* Quoted text
━━━━━━━━━━━━━━━━━━━━━━━━━━━━━━
Note
Go to the end to download the full example code.
Discrete mixture with panel data
Example of a discrete mixture of logit models, also called latent class model. The class membership model includes socio-economic variables. The datafile is organized as panel data.
- author:
Michel Bierlaire, EPFL
- date:
Mon Apr 10 12:07:15 2023
import biogeme.biogeme_logging as blog
import biogeme.biogeme as bio
from biogeme import models
from biogeme.expressions import (
Beta,
Variable,
bioDraws,
MonteCarlo,
log,
exp,
bioMultSum,
ExpressionOrNumeric,
)
from biogeme.parameters import Parameters
See the data processing script: Panel data preparation for Swissmetro.
from swissmetro_panel import (
flat_database,
SM_AV,
CAR_AV_SP,
TRAIN_AV_SP,
INCOME,
)
logger = blog.get_screen_logger(level=blog.INFO)
logger.info('Example b16panel_discrete_socio_eco.py')
Example b16panel_discrete_socio_eco.py
Parameters to be estimated. One version for each latent class.
NUMBER_OF_CLASSES = 2
B_COST = [Beta(f'B_COST_class{i}', 0, None, None, 0) for i in range(NUMBER_OF_CLASSES)]
Define a random parameter, normally distributed across individuals, designed to be used for Monte-Carlo simulation.
━━━━━━━━━━━━━━━━━━━━━━━━━━━━━━
Turn the paragraph in the discrete mixture example that begins "Example of a discrete mixture" into a short bulleted list that keeps its main facts.
━━━━━━━━━━━━━━━━━━━━━━━━━━━━━━
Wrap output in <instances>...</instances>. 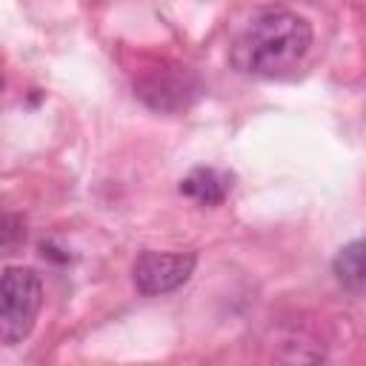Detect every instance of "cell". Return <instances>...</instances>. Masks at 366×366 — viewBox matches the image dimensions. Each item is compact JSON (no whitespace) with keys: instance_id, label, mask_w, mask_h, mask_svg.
I'll return each instance as SVG.
<instances>
[{"instance_id":"6da1fadb","label":"cell","mask_w":366,"mask_h":366,"mask_svg":"<svg viewBox=\"0 0 366 366\" xmlns=\"http://www.w3.org/2000/svg\"><path fill=\"white\" fill-rule=\"evenodd\" d=\"M312 23L295 11L272 9L257 14L232 49L240 71L254 77H283L309 54Z\"/></svg>"},{"instance_id":"7a4b0ae2","label":"cell","mask_w":366,"mask_h":366,"mask_svg":"<svg viewBox=\"0 0 366 366\" xmlns=\"http://www.w3.org/2000/svg\"><path fill=\"white\" fill-rule=\"evenodd\" d=\"M43 306L40 274L29 266H6L0 283V340L14 346L26 340Z\"/></svg>"},{"instance_id":"3957f363","label":"cell","mask_w":366,"mask_h":366,"mask_svg":"<svg viewBox=\"0 0 366 366\" xmlns=\"http://www.w3.org/2000/svg\"><path fill=\"white\" fill-rule=\"evenodd\" d=\"M197 266V254L192 252H154L146 249L137 254L132 266V280L134 289L143 297H157L180 289Z\"/></svg>"},{"instance_id":"277c9868","label":"cell","mask_w":366,"mask_h":366,"mask_svg":"<svg viewBox=\"0 0 366 366\" xmlns=\"http://www.w3.org/2000/svg\"><path fill=\"white\" fill-rule=\"evenodd\" d=\"M197 92H200V83L186 66H157V69H149L134 83V94L157 112L186 109L197 97Z\"/></svg>"},{"instance_id":"5b68a950","label":"cell","mask_w":366,"mask_h":366,"mask_svg":"<svg viewBox=\"0 0 366 366\" xmlns=\"http://www.w3.org/2000/svg\"><path fill=\"white\" fill-rule=\"evenodd\" d=\"M229 192H232V174L214 166H197L180 180V194L203 206H220L229 197Z\"/></svg>"},{"instance_id":"8992f818","label":"cell","mask_w":366,"mask_h":366,"mask_svg":"<svg viewBox=\"0 0 366 366\" xmlns=\"http://www.w3.org/2000/svg\"><path fill=\"white\" fill-rule=\"evenodd\" d=\"M335 277L352 289V292H366V240H352L346 243L335 260H332Z\"/></svg>"}]
</instances>
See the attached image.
━━━━━━━━━━━━━━━━━━━━━━━━━━━━━━
* Solution to the exercise
- Discrete mixture of logit models, also called a latent class model
- The class membership model includes socio-economic variables
- The data file is organized as panel data